Direction: Repeat the lines beginning at the one with "From the camera, what" and running to the end of the material, keeping the first and last of them, exactly as they appear.

───── Records shown

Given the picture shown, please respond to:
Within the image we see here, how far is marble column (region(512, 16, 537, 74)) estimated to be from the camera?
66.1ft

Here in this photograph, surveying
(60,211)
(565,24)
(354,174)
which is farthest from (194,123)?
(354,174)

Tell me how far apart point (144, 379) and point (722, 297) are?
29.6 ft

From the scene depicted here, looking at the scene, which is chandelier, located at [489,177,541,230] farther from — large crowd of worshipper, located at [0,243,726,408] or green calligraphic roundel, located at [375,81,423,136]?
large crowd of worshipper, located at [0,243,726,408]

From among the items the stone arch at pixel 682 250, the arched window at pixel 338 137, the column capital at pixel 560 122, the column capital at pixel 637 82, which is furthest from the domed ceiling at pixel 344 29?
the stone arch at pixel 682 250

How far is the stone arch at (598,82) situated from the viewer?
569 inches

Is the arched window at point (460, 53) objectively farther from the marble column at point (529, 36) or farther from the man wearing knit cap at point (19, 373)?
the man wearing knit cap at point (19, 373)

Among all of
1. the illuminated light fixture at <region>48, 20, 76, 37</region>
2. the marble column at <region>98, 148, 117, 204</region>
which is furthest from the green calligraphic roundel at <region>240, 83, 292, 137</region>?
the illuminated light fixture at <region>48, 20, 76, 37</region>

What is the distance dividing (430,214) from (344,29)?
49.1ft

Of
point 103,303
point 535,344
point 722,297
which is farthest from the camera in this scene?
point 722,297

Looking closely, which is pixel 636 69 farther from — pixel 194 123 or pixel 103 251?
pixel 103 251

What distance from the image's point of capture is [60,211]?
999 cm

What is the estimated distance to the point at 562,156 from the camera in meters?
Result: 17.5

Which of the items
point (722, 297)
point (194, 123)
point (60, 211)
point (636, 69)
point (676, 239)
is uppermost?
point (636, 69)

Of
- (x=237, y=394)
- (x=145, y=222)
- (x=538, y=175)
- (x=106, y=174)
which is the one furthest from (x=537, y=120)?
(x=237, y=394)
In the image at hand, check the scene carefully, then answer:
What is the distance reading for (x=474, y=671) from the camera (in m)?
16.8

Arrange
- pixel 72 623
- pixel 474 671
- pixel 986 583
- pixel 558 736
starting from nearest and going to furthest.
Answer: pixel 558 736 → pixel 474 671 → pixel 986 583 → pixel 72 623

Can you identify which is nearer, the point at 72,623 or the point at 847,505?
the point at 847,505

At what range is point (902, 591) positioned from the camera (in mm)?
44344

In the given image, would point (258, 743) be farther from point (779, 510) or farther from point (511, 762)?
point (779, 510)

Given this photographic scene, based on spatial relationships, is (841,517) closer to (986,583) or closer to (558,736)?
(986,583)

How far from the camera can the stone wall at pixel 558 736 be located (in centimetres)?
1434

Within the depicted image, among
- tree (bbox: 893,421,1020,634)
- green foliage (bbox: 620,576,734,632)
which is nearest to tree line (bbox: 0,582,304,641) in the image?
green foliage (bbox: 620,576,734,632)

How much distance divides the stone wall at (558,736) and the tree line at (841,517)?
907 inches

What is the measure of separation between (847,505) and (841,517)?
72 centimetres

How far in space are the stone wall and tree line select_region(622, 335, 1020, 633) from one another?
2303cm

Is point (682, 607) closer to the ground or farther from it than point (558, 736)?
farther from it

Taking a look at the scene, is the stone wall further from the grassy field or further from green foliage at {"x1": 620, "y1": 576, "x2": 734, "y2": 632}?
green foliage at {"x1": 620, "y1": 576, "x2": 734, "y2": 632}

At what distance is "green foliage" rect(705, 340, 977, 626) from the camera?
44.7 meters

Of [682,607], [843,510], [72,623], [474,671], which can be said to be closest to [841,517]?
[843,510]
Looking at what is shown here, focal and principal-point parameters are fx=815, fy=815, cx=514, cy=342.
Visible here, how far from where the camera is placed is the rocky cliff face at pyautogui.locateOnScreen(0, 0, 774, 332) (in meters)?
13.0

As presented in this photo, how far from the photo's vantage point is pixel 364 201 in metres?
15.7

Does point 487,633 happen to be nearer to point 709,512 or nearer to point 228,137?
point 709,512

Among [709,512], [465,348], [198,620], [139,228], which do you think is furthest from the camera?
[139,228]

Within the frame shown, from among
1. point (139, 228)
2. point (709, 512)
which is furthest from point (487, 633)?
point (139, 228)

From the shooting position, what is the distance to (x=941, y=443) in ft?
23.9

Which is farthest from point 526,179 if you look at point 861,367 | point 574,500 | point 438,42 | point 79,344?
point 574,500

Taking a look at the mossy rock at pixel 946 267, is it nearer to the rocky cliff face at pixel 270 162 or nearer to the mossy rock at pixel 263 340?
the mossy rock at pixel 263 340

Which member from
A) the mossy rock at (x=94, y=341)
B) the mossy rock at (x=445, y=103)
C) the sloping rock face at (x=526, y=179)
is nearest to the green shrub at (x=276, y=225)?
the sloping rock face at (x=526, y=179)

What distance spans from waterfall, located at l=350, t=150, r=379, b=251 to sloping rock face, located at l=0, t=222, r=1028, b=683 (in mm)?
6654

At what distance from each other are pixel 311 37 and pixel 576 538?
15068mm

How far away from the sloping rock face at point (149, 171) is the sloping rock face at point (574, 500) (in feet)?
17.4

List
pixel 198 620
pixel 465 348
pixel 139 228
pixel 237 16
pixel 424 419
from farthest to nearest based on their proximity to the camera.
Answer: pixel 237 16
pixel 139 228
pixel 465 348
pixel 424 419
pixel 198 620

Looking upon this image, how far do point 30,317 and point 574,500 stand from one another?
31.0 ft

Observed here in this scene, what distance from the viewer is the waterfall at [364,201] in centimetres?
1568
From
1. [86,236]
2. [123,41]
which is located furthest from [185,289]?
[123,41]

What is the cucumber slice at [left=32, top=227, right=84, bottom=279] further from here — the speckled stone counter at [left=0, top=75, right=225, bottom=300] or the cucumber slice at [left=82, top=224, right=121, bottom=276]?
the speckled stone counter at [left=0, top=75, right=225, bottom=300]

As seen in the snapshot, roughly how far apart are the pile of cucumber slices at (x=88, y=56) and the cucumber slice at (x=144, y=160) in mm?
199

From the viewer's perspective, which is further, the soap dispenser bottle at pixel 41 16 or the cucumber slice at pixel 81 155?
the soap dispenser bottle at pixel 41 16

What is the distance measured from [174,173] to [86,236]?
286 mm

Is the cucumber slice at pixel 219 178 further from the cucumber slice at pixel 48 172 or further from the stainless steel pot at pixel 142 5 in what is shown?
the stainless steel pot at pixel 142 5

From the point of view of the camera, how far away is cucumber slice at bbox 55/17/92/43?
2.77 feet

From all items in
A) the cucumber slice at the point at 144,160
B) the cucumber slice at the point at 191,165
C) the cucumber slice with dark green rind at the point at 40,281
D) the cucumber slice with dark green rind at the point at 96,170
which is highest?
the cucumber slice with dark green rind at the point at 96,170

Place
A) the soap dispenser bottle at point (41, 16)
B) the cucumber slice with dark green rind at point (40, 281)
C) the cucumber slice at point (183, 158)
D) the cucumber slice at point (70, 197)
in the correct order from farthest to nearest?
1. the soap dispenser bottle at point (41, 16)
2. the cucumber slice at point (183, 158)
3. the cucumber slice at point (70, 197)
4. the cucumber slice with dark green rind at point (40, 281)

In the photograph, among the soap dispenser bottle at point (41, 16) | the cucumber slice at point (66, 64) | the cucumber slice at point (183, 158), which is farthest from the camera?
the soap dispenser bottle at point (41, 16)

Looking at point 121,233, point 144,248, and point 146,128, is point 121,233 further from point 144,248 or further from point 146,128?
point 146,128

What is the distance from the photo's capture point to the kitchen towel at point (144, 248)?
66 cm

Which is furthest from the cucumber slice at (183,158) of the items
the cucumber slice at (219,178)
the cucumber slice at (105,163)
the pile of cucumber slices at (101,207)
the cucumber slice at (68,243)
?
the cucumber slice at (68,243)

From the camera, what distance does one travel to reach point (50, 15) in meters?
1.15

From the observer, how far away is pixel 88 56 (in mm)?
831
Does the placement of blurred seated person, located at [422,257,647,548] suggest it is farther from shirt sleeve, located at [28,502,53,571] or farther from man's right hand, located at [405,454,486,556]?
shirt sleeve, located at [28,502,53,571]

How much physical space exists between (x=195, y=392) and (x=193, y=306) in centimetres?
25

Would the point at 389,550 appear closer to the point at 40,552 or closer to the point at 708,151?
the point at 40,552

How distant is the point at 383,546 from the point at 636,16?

──────────

Result for this exercise:
From the camera, what distance does one travel to reach point (50, 15) in meters?
1.15

From the observer, how far away is pixel 88 56 (in mm)?
831
Does the placement of blurred seated person, located at [422,257,647,548] suggest it is farther from shirt sleeve, located at [28,502,53,571] or farther from man's right hand, located at [405,454,486,556]?
shirt sleeve, located at [28,502,53,571]

How much physical space exists between (x=195, y=392) and (x=193, y=306) in centimetres?
25

Would the point at 389,550 appear closer to the point at 40,552 or closer to the point at 708,151?
the point at 40,552

How distant is the point at 383,546 from the point at 636,16?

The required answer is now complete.